In a case with massive implications for commercial construction contracts, the Texas Supreme Court is poised to decide whether an indemnitee may enforce an indemnification provision in a construction contract when the indemnitee has settled with parties other than the indemnitor.

 Industrial Specialists, LLC v. Blanchard Refining Company LLC and Marathon Petroleum Company LP (No. 20-0174) presents an issue of first impression in Texas law. Unusually, both sides urged the Court to grant review of the First [Houston] Court of Appeals’ denial of a permissive appeal from the trial court under Rule 28.3, TRCP. SCOTX initially denied review last November but reinstated the petition in April and called for merits briefing. The threshold issue is whether the case qualifies for permissive appeal. The court of appeals did not give any “basic reasons” for denial of the appeal, which the parties argue constituted an abuse of discretion. The parties argue further that the appeal meets the requirements of the rule: (1) it involves a controlling question of law (the enforceability of the indemnity agreement); (2) there is substantial ground for difference of opinion, either because the appeal presents a novel or difficult issue, controlling precedent is doubtful, disagreement among courts of appeals exists, or when courts have little authority to guide them; and (3) immediate appeal may materially advance the ultimate termination of the litigation.

Should SCOTX find the requirements of the rule satisfied (which it appears likely to do), the substantive law issue is of extreme importance to any business that contracts for construction services on its premises. There is no need to recount TCJL’s long involvement in contractual indemnity, both in the Legislature and the courts, but an adverse decision in this case could conceivably eliminate the ability of businesses to allocate risk by contract, even in contracts between highly sophisticated parties.

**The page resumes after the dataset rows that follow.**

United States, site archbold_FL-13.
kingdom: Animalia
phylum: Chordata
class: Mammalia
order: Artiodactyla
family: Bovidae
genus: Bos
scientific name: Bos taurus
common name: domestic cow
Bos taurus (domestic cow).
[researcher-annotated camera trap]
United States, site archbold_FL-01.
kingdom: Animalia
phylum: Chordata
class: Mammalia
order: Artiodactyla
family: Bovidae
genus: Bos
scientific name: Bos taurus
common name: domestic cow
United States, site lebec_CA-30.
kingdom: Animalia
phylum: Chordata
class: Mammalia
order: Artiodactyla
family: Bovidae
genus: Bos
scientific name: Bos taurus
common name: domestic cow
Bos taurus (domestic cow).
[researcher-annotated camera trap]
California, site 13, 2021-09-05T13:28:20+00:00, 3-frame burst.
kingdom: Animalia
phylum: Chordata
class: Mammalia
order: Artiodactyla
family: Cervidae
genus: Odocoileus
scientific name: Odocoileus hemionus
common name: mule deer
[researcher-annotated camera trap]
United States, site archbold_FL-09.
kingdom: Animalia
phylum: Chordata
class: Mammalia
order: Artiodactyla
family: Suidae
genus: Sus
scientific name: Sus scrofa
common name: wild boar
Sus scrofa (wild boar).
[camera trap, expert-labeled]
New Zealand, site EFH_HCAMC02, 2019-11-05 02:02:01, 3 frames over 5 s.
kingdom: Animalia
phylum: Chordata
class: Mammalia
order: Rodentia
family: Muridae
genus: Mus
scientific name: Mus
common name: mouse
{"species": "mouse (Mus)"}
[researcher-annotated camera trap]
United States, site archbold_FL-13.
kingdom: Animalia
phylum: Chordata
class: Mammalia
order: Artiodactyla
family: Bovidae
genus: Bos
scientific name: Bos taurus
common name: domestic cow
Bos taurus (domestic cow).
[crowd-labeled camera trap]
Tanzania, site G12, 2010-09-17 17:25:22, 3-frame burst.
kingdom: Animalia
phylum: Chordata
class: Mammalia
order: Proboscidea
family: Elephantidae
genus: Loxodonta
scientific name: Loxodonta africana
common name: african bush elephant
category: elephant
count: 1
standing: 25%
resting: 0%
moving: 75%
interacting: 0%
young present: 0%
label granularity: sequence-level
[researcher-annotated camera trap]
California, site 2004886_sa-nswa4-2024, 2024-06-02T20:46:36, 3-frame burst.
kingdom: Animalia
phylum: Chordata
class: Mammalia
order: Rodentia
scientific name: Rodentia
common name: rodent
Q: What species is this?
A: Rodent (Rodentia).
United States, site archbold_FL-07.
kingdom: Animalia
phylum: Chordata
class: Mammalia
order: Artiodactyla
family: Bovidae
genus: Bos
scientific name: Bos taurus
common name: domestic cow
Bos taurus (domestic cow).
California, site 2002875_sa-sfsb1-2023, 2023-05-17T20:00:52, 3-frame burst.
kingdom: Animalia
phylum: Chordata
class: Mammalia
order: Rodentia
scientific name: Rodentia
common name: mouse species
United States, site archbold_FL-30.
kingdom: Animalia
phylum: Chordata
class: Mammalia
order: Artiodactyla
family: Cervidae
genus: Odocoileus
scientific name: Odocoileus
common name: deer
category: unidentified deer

Even legislatively enacted limitations on indemnity provisions have left the parties with wide latitude to manage risk contractually as long as parties did not seek indemnity for their own negligence (except in the case of bodily injury or death of an employee of the indemnitor). Indeed, Blanchard and Marathon (the premises owners) base much of their argument on the Court’s repeated long-held position that Texas law and public policy favor freedom of contract, including the allocation of risk through indemnification agreements.

ISI argues that Beech Aircraft Corp. v. Jinkins, 739 S.W.2d 19 (Tex. 1987) should be expanded beyond the confines of personal injury tort litigation to apply to contractual indemnity. Since Blanchard settled its claims with each party except ISI, it cannot enforce the indemnity agreement against ISI because Jinkins prohibits a settling party from seeking contribution from a non-settling party for more than its share of liability. Put another way, an indemnity agreement may be voided any time an indemnitor refuses to settle. Further, ISI’s argument holds that an indemnity agreement may only be enforced if each party’s share of liability is adjudicated. Extending Jinkins would thus have the effect of encouraging litigation, contravening a strong public policy preference for settlement. In every setting in which TCJL has argued in favor of permitting parties, especially sophisticated ones, the freedom to allocate risk by contract, we have contended that indemnity provisions encourage settlement and cooperation between defendants and the subscribing employer whose employee was injured. If ISI’s argument prevails, the incentives will be reversed.

We are pleased that the Court has decided to rule in this case to put the Jinkins issue to rest once and for all. Expansion of that case into contractual risk allocation would upend construction contracts all over the state and result in a surge of unnecessary and unproductive litigation. Oral arguments will be held on February 1 at 9 a.m.